Monday, August 29, 2011

And in a pipe she flies to the Motherland.

^ This, I've always thought it is just filled with unending hope and positivity. Quite frightening sometimes, too.
Anyway, great day yesterday with the friends at the Airport. :'-)

Cedar. Really miss it still. There'll always be this irreplaceable spot in my heart. And to think it's already stashed away in memory. Hard to believe. Neh, I just feel that there should be some part of me to constantly reignite that memory. And now's the perfect time for reminiscing. (4.25)
I don't even know why I'm awake if I can't do anything productive.
Maybe I've got racist blood through my veins but I dreamt that some banglas were asking my sister tough questions and no matter how hard I tried I still couldn't beat them away. In words that just sounds really wrong.

Why is everyone thinking of the same thing; I wish I could do the same.
It's okay, this feeling can be ignored. Two days to camp, oh gosh. But I'm amazingly gratified (thank you Lord) that my boobies will be there with me.
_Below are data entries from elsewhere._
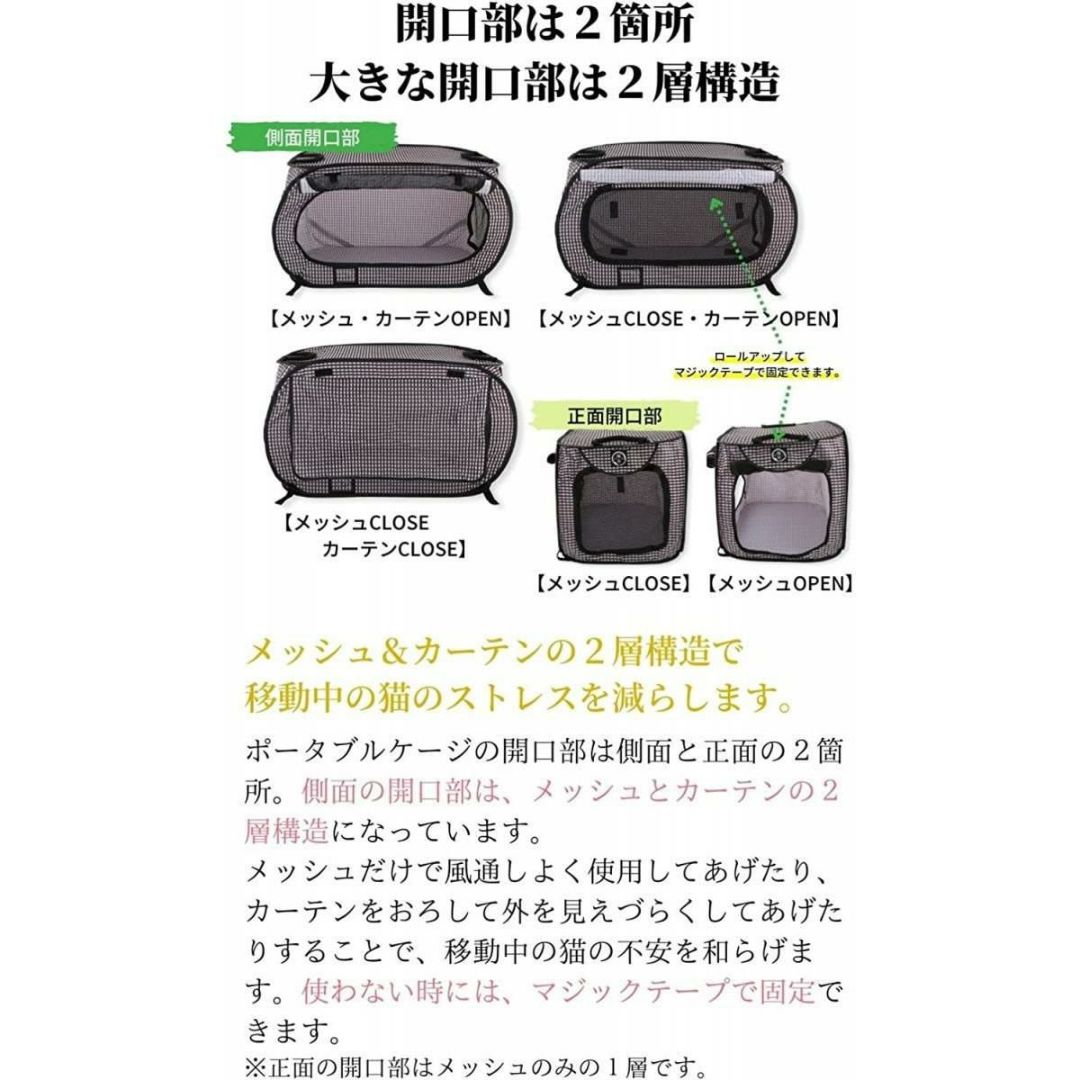 開口部は２箇所
大きな開口部は２層構造

側面開口部

【メッシュ・カーテンOPEN】

【メッシュCLOSE・カーテンOPEN】

ロールアップして
マジックテープで固定できます。

【メッシュCLOSE
カーテンCLOSE】

正面開口部

【メッシュCLOSE】

【メッシュOPEN】

メッシュ＆カーテンの２層構造で
移動中の猫のストレスを減らします。

ポータブルケージの開口部は側面と正面の２箇所。側面の開口部は、メッシュとカーテンの２層構造になっています。
メッシュだけで風通しよく使用してあげたり、カーテンをおろして外を見えづらくしてあげたりすることで、移動中の猫の不安を和らげます。使わない時には、マジックテープで固定できます。
※正面の開口部はメッシュのみの１層です。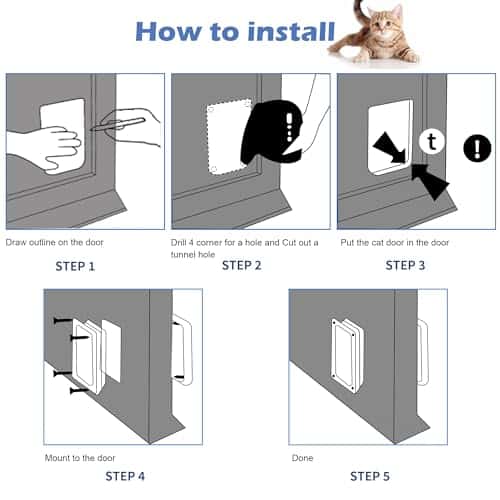 How to install

t

!

Draw outline on the door

STEP 1

Drill 4 corner for a hole and Cut out a tunnel hole

STEP 2

Put the cat door in the door

STEP 3

Mount to the door

STEP 4

Done

STEP 5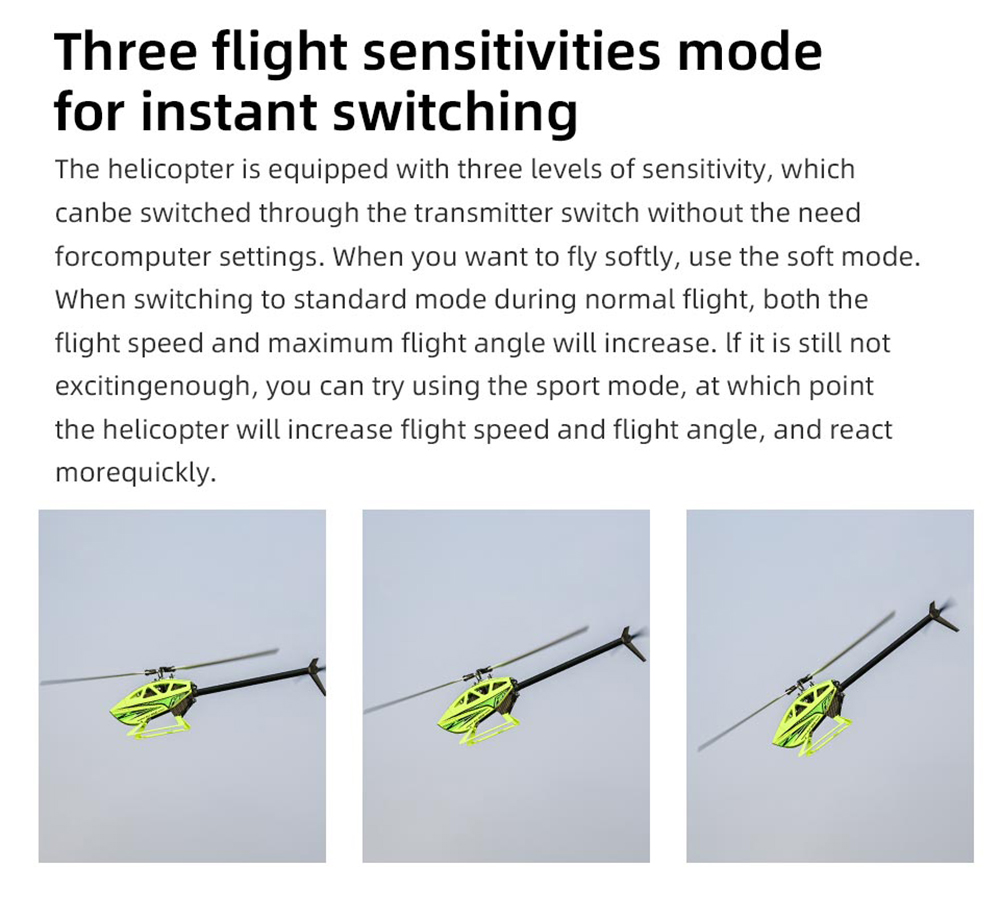 Three flight sensitivities mode for instant switching

The helicopter is equipped with three levels of sensitivity, which canbe switched through the transmitter switch without the need forcomputer settings. When you want to fly softly, use the soft mode. When switching to standard mode during normal flight, both the flight speed and maximum flight angle will increase. lf it is still not excitingenough, you can try using the sport mode, at which point the helicopter will increase flight speed and flight angle, and react morequickly.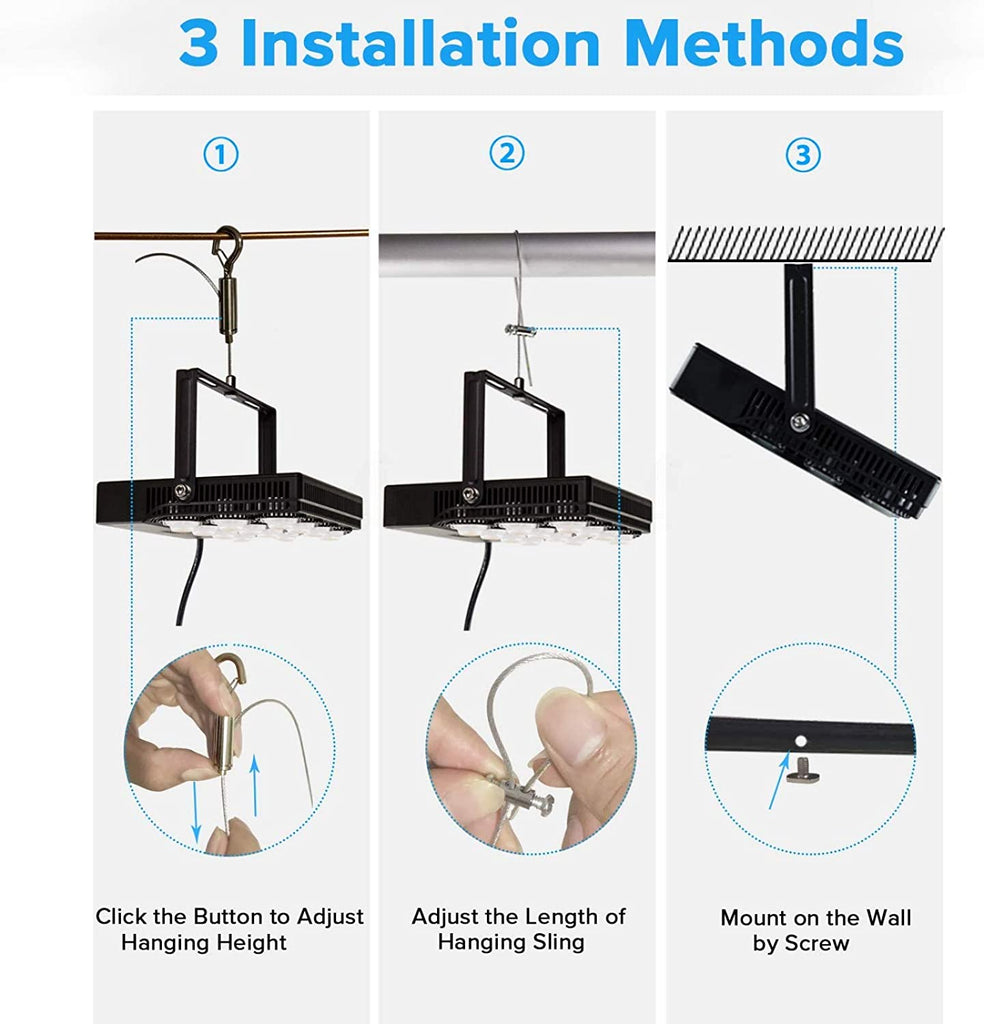 3 Installation Methods

①

Click the Button to Adjust Hanging Height

②

Adjust the Length of Hanging Sling

③

Mount on the Wall by Screw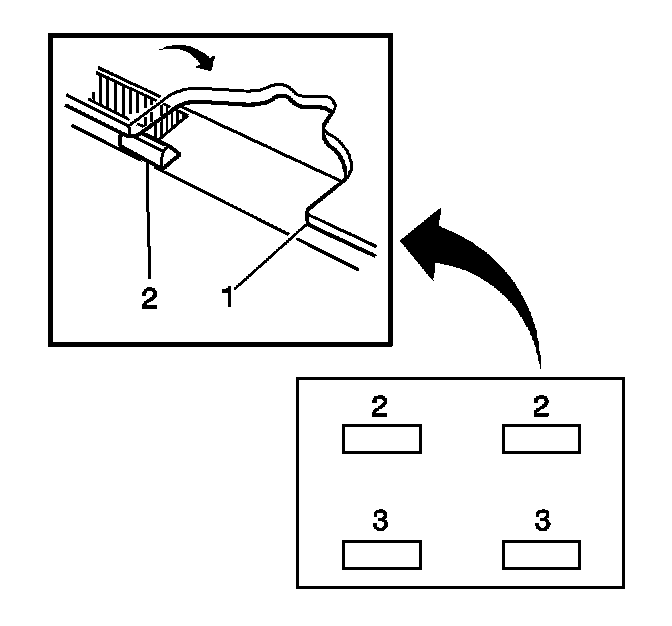 2
1
2
2
3
3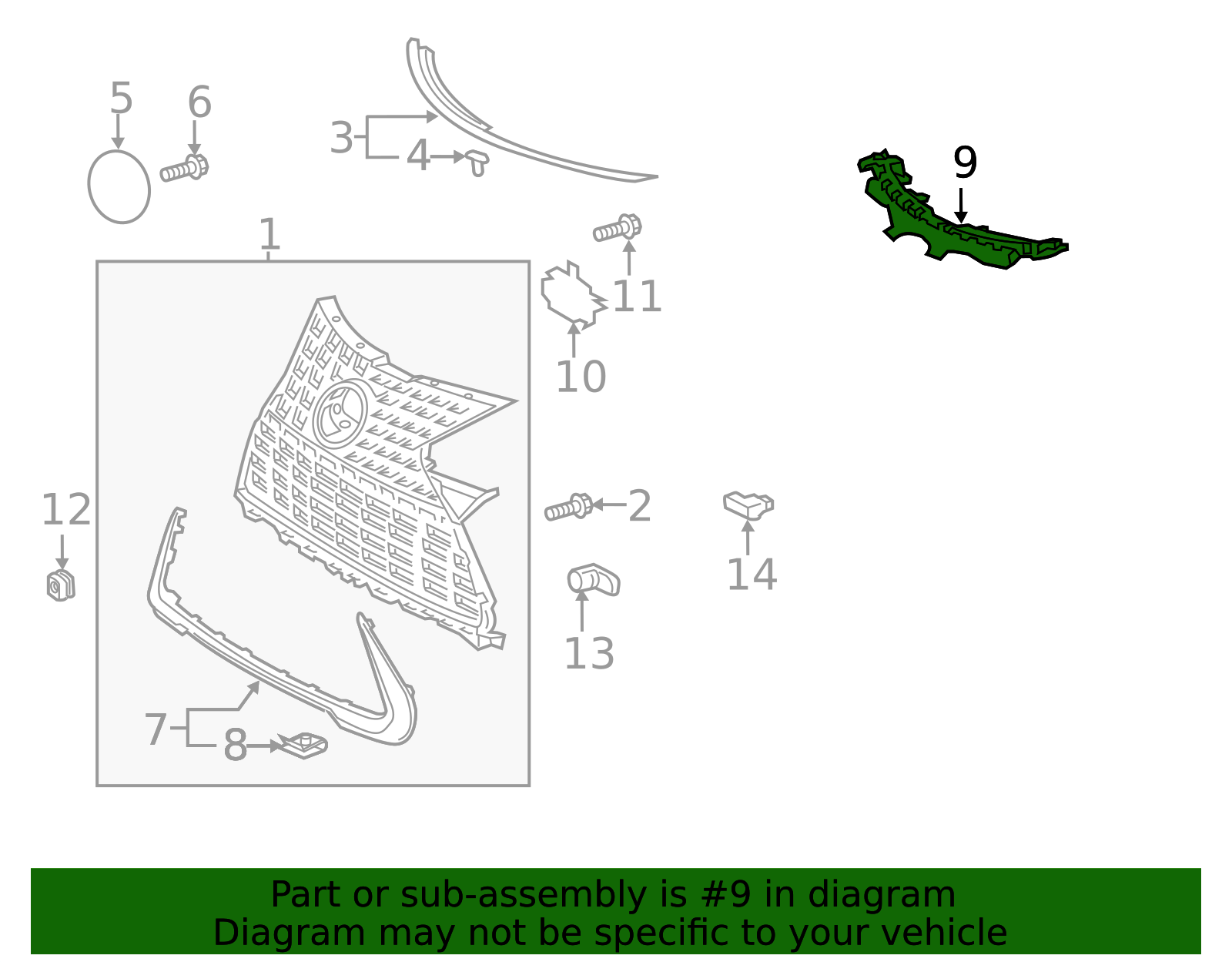 5
6
3
4
9
1
11
10
12
2
14
13
7
8

Part or sub-assembly is #9 in diagram
Diagram may not be specific to your vehicle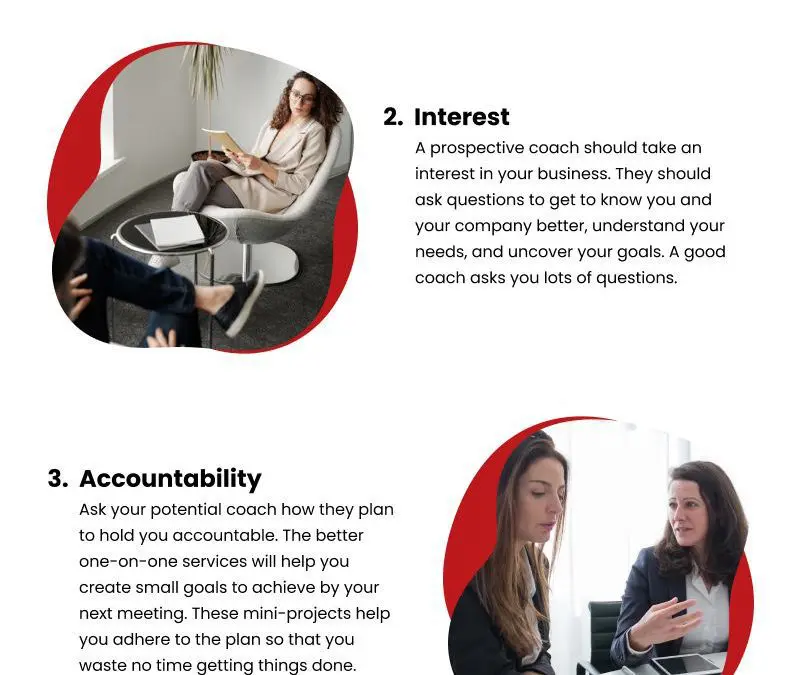 2. Interest

A prospective coach should take an interest in your business. They should ask questions to get to know you and your company better, understand your needs, and uncover your goals. A good coach asks you lots of questions.

3. Accountability

Ask your potential coach how they plan to hold you accountable. The better one-on-one services will help you create small goals to achieve by your next meeting. These mini-projects help you adhere to the plan so that you waste no time getting things done.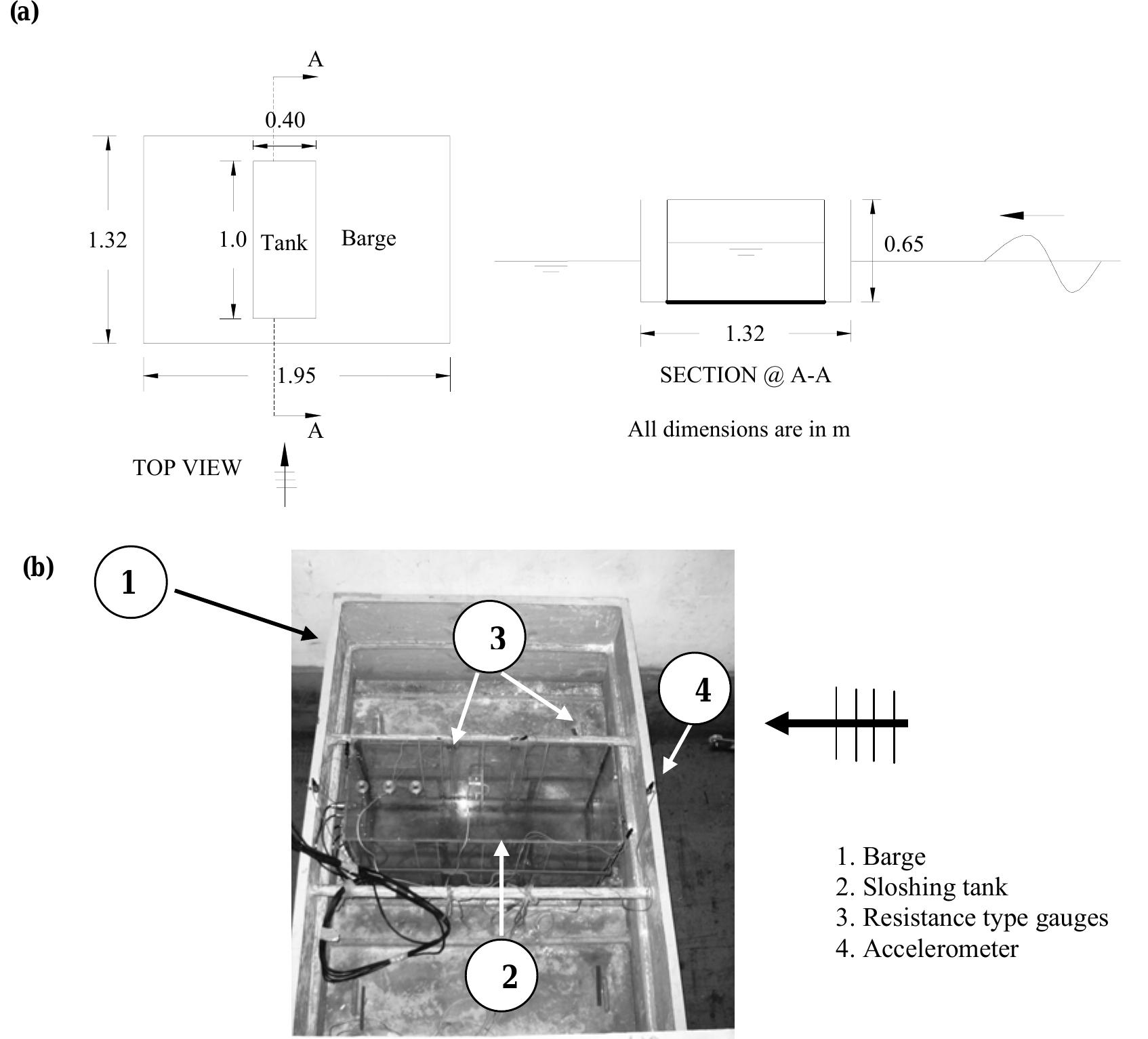 (a)

A

0.40

1.32

1.0 Tank

Barge

1.95

A

TOP VIEW

0.65

1.32

SECTION @ A-A

All dimensions are in m

(b)

1

3

4

2

1. Barge
2. Sloshing tank
3. Resistance type gauges
4. Accelerometer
However lonely it gets. However shizzy the harsh conditions of outdoor tents get. Maybe the brilliance of the stars above will make everything worthwhile. And good company.
Stars, company and the complete and utter ignorance of the looming promos ahead.

Yeah, that's alright.

I am like trying, yet I don't feel like I am.
I feel that with each day of inactivity (and most of the time, the act of sinful gluttony), I'm letting everyone down. I can't train and the worst feeling of all is the fact that I'm not pushing. Wednesday?
I can't bother to do cost-benefit analysis just because. Wow, hectic day. Econs test and WR draft 2 due. Rather than wither and collapse due to the burden, I choose to embrace it because I am crazy to do so, so I will do it. Anyway this kind of excruciating stress only comes once in a lifetime, I hope. Hardest part is to jump start. With regards to the group's complexities- selfish of me, but- if you really don't give the slightest bit of sacrifice then I really don't see why I should, too. Sometimes it's so hard to push for everything. I think you should learn to have some backbone. I know, everyone makes mistakes and I am humbled by mine, but yours sticks out conspicuously and if you don't do anything now then. I don't know. Please just get your act together. I thought we were doing okay, like from the dedicated hours (almost twenty, I think?). It's just plain dumb to back down and falter now.

My failed efforts of searching for non-mainstream bands have finally produced something... Quite awesome.

Moby. I was watching adverts on FX and The Day played. I love the video, because it has got angels and the battle of good and evil. And demons. The old-school girl loves the triumph of good over evil anytime.

HAPPY CRUMBCAKES. OH, SELAMAT HARI RAYA.SEKARANG TAK RASA BIMBANG UNTUK PERPUSTAKAAN YANG O LEVELZZZ. (asdfghjkl Ash if you read this please forgive me for abusing the language.)

Missing the time I had to go all the way to Bishan just for lessons and those pensive train rides home. Haaaaaah, kidding that was horrible. It would be fun to have lunch at Junction 8 again though, just the Malay-learning Chinese people. Wish I was young!!

/Actually the main reason why I posted here at this ungodly hour (what's new) is because of what I saw. (Not a bad thing, but not a good thing, either- depends on the context)
If you ever read this, tell yourself you can't trust love. You should get back on your own two feet if love is the one that gets you down, because life is still for living. And living at the fullest to the best of your ability is what matters. Love is supposed to make you happy most of the time. Ok, even now I'm unsure, because it's hard to trust someone so inexperienced. Can't believe I'm posting this shiz up anyway!